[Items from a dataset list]
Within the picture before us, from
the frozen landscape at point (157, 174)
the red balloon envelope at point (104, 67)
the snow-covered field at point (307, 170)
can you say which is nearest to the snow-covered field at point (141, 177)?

→ **Problem**
Copy all of the lines above word for word, without changing anything.

→ **Result for this exercise**
Within the picture before us, from
the frozen landscape at point (157, 174)
the red balloon envelope at point (104, 67)
the snow-covered field at point (307, 170)
can you say which is nearest to the snow-covered field at point (141, 177)?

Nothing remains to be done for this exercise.